“A one-off human error”?

This news story in the Guardian grabbed my attention. The Nationwide Building Society mistakenly processed 704,426 payments a second time.

The Independent carried a less detailed report on the story, but it contained a quote that irked me (my emphases).

The society instead blamed an “inputting” error by an operative at its Swindon HQ. The phantom transactions were removed from customers accounts overnight, the bank said.

Jenny Groves, divisional director for customer experience said: “Nationwide wishes to apologise to those customers affected by an issue which has affected some of our debit card customers.”

She said those put into the red would have all charges “refunded in full and any costs associated with this error will be reimbursed in full. None of our customers will suffer financial loss as a result of this one-off error“.

Wow! This is 2012, and a big bank is making excuses that didn’t wash 30 years ago. I’ve worked extensively with big, batch financial systems. Here are some basic, utterly fundamental precepts that were well known by developers before I even knew what a computer was.

  • People screw up. Sometimes they do it in ways you expect, often in ways that surprise you. The only certainty is that they screw up.

  • You process every payment accurately, no exceptions.

  • You never, ever, process payments twice. It is a big deal. It’s not just about keeping your job, or staying out of jail. It’s about self respect. It’s about going to sleep at night knowing you’re a competent professional, not an irresponsible cowboy who gets it right only some of the time.

  • The user requirements will not state every requirement that is absolute and non-negotiable. Some requirements are so fundamental and essential that the users will assume that “they go without saying”. If such requirements do not appear in specifications then you will look stupid if you subsequently pretend that they didn’t matter, or that you believe the users did not really require them. Processing payments accurately, once, and once only falls into this category.
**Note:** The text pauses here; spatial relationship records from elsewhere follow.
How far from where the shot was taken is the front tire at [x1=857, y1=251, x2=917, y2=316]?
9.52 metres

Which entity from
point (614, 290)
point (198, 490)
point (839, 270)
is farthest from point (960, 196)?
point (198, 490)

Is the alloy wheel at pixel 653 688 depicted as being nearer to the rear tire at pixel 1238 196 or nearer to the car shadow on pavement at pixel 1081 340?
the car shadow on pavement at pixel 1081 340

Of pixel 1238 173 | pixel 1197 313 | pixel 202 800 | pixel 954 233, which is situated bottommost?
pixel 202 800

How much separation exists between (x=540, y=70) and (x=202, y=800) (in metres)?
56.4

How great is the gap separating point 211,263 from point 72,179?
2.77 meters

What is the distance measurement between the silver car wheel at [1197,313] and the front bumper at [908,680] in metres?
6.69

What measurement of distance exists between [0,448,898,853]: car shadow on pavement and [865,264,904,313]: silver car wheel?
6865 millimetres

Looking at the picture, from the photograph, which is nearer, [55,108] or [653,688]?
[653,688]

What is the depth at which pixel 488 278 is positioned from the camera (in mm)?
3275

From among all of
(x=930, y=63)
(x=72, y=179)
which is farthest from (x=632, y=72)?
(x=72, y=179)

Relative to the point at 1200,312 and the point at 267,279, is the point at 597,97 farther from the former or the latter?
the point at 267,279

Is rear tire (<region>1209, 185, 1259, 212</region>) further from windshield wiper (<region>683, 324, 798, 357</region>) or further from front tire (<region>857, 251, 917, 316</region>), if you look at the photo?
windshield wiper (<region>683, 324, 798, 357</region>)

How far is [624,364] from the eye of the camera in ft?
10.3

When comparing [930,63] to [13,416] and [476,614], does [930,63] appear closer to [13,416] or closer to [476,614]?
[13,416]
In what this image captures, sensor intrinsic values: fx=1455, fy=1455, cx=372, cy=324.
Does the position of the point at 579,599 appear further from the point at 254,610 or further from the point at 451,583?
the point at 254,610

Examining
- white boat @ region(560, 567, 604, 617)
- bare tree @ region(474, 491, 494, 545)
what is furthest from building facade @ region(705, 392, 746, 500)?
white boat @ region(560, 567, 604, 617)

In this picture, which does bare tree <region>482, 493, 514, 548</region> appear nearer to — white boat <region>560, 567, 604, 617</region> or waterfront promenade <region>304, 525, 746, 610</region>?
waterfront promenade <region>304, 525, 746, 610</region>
  • It is the system designers’ responsibility to build these unstated, fundamental requirements into the application, even if the business analysts missed them.
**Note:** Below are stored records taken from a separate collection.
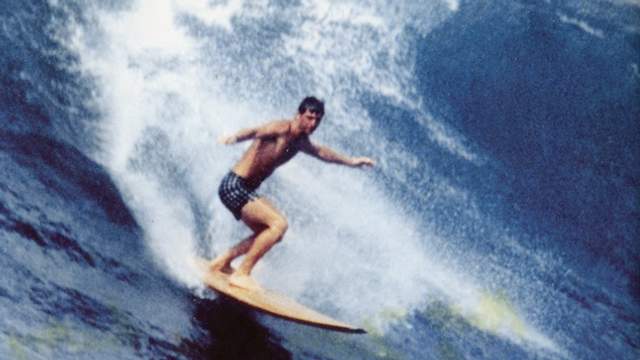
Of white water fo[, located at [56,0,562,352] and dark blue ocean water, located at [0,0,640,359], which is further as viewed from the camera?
white water fo[, located at [56,0,562,352]

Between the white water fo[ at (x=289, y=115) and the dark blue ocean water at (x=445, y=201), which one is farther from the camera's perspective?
the white water fo[ at (x=289, y=115)

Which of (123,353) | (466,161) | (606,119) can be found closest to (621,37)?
(606,119)

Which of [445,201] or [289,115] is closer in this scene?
[289,115]

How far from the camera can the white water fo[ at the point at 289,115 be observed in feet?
29.8

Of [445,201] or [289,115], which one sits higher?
[445,201]

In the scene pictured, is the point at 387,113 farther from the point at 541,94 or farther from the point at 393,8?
the point at 541,94

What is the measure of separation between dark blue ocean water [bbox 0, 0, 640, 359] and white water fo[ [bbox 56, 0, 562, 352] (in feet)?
0.69

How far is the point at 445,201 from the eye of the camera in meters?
23.7

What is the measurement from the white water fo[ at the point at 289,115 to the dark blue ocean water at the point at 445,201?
0.21 metres

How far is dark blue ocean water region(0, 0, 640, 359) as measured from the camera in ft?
18.6

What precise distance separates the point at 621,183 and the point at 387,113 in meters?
9.45

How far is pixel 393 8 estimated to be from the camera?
89.4ft

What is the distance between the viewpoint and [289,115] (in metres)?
17.8

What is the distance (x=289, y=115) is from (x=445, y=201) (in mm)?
8001
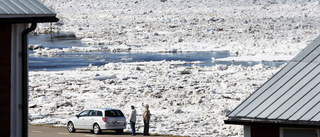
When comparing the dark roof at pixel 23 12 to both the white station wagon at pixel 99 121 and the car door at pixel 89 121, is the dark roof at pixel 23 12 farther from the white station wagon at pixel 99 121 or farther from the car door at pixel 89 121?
the car door at pixel 89 121

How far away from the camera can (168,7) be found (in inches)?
4060

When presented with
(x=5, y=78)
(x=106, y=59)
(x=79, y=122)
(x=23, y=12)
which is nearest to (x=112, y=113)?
(x=79, y=122)

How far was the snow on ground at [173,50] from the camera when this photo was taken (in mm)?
29269

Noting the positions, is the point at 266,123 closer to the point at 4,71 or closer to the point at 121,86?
the point at 4,71

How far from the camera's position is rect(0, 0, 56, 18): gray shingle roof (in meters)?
13.4

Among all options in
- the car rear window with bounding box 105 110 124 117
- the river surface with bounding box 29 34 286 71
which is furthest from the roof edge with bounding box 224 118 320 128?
the river surface with bounding box 29 34 286 71

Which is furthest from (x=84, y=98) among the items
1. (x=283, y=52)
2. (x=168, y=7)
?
(x=168, y=7)

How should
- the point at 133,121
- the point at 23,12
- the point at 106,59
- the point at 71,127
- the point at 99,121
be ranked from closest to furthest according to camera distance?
the point at 23,12, the point at 133,121, the point at 99,121, the point at 71,127, the point at 106,59

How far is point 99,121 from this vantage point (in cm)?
2423

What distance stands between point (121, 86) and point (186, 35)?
36340 millimetres

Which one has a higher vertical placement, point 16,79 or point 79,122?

  • It is the testers’ responsibility to test the application against these unstated, fundamental requirements.

All this means that financial applications need carefully designed controls to ensure that the right things always happen and the wrong things never do. It means that the application needs built in checks to detect these “one off human errors”. The techniques are ancient, at least in computing, and maybe that’s part of the problem. They’re boring, pedantic old-school stuff.

The main techniques are control files to keep track of files as they are being processed, hash counts and record counts to show that all records have been processed, and file version numbers so that the application can check that the right files are being processed and being processed only once.

These techniques are boring and fiddly, but they work. Unfortunately they frequently trip up test runs. Control files and version numbers have to be reset after a run is halted. It’s easy to lose track and have to explain that the failure was a embarrassing test setup problem, rather than a genuine defect.

It’s much simpler to forget about these controls, or to switch them off for testing, or even switch them off in live running (it happens) when they complicate restarts after problems.

I said earlier that testers have a responsibility to test unstated, fundamental requirements. Actually, that was a slightly tricky one. Of course it is perfectly true, but sadly some project managers, and even whole organisations, prefer to put pressure on testers to script tests only against written requirements.

If you are testing a financial payment application and you’re not testing to see if every payment is processed accurately, once, and only once then you’re not really testing. Such ”testing” is an embarrassment to the testing profession.

Organisations that skimp on effective testing, that don’t understand the value of thoughtful, risk-based controls, that blame “human error” when there is a management or systemic failure are placing their customers and reputation at risk. They are inviting humiliating press coverage and they deserve it.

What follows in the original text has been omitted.